# any *really* early m/c's??



## neveryoumindthere (Mar 21, 2003)

within the first 4 weeks?

not sure yet if thats what it was/is but i noticed from day 1 this 'period' was different...first off i was more than a week late, diff. colour(BRIGHT red), shorter duration(usually a minimum of 8 'heavy' days to 12 days; this time only 5 and only 3-4 were 'heavy'), had 2-3 days of strong contraction-like cramps in the middle of it; was really painful, thought it was just cramps but the advil didnt touch it and it was just different..like knots being tightened, lasted for hours

can anyone else share their experiences with earlly m/c? symptoms, signs, etc

btw typing one handed in the dark so i hope this all makes sense


----------



## neveryoumindthere (Mar 21, 2003)

bumping







:


----------



## mama2silas (Oct 22, 2003)

I had an early m/c last month. I tested the day after I should have gotten my period and got a faint +. Tested again that evening, and got an even fainter +. But, + is +, right?
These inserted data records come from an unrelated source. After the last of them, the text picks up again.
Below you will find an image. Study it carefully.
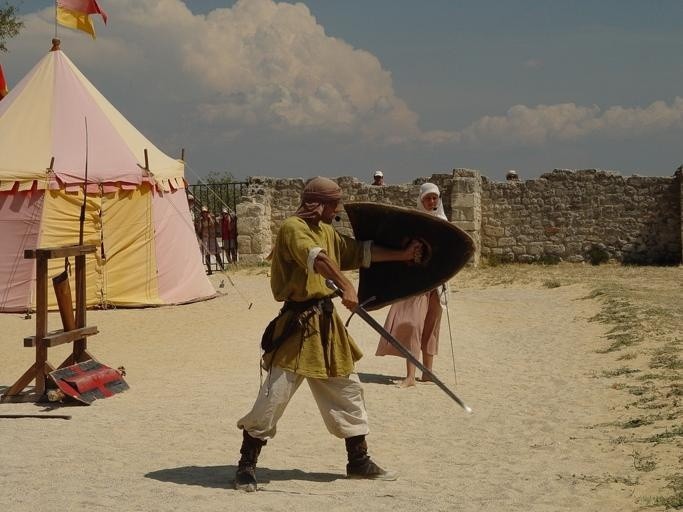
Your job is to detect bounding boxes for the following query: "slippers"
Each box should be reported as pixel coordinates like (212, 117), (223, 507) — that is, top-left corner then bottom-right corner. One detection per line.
(397, 380), (416, 390)
(421, 375), (432, 383)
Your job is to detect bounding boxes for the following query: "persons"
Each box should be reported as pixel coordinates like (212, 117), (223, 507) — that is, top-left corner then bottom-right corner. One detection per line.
(371, 170), (385, 186)
(188, 194), (237, 275)
(398, 182), (448, 389)
(503, 170), (519, 181)
(236, 177), (423, 493)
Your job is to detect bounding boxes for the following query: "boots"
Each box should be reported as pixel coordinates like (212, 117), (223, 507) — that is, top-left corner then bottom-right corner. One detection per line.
(234, 428), (267, 492)
(344, 435), (400, 480)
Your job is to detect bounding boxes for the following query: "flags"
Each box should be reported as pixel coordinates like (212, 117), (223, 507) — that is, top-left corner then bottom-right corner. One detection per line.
(56, 0), (109, 41)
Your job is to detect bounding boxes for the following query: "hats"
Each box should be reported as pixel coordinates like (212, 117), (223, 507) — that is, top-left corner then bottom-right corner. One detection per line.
(374, 171), (383, 177)
(202, 207), (207, 212)
(301, 177), (343, 201)
(188, 195), (194, 200)
(505, 170), (518, 178)
(222, 209), (227, 214)
(229, 213), (236, 220)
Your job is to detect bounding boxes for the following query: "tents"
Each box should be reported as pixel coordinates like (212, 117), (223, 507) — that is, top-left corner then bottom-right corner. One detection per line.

I waited a day and then tested the morning after and got -. So, I called the doc. office and went in for a blood test. Negative. Didn't get my period until 5 days later. First day was a little heavier, but otherwise it seemed like a normal period. No cramping, but I normally don't.

Got my period this month right on time, so last month had to be an early m/c. What else could it have been?


----------



## Mama2Tristan (Mar 2, 2005)

Hi there,
Yes, I just found out on Monday 2/28 that I was pregnant (and my last period was 2/3) and m/c that day. I had signs though - I was spotting for 2 days before, so I knew that something was up, and not right with my cycle. I'm new to the forum, but this is my second m/c....With the first one, I m/c around week 8....But this one, I was only 2 weeks along.
I didn't even need to take a preg test to know what was happening. I called my midwife's office, and they thought I was crazy to think this without having taken a test. They suggested I was just having a heavy period, but I don't think golf-ball sized clots (sorry to be graphic!) is just a heavy period. I went in (from work, mind you) around 1pm, and they gave me a preg test and it was positive...They agreed with me that I am in fact m/c...I go back today to have another blood level drawn to confirm...But I know from experience. Still bleeding and a little nauseous, but overall feeling better.
I know it's bizarre to think this, but for some reason, I think I have problems with my progesterone levels...After college, I had problems with having too many periods, always bleeding, and had to be put on the pill...Fortunately after my 1st m/c, I actually had a healthy pregnancy, etc...Afterward, diagnosed with hypothyroidism...So now, I just worry that I am going to have subsequent m/c...
Not to be a downer, but I am there with you...


----------



## my2girlsmama (Oct 21, 2004)

Hello

I'm sorry you're going through this.

My loss was nearly 3 years ago and very early. We estimate about 4-6 weeks gestation. We have planned and conceived each of our 3 (2 living) children down to the minute so.........I knew right away we'd conceived again, but overall I didn't feel healthy or well with that pregnancy....from the get go it was painful in the hips, pelvis, cramps, malaise, and when Af was due (after I'd tested a faint positive on pg test) I didn't spot but within a few days of that I suddenly didn't feel pregnant, very obviously didn't, got bloodwork done, no HcG and then a day later woke at 6am to Af heavy heavy bleeding and massive cramping that lasted that day and then that was it........spotting the rest of week. Not like any Af I'd ever had so we knew what we'd lost. I test early with my pg's and get pos results right away so we knew.

I hope you get well soon.


----------



## ~Megan~ (Nov 7, 2002)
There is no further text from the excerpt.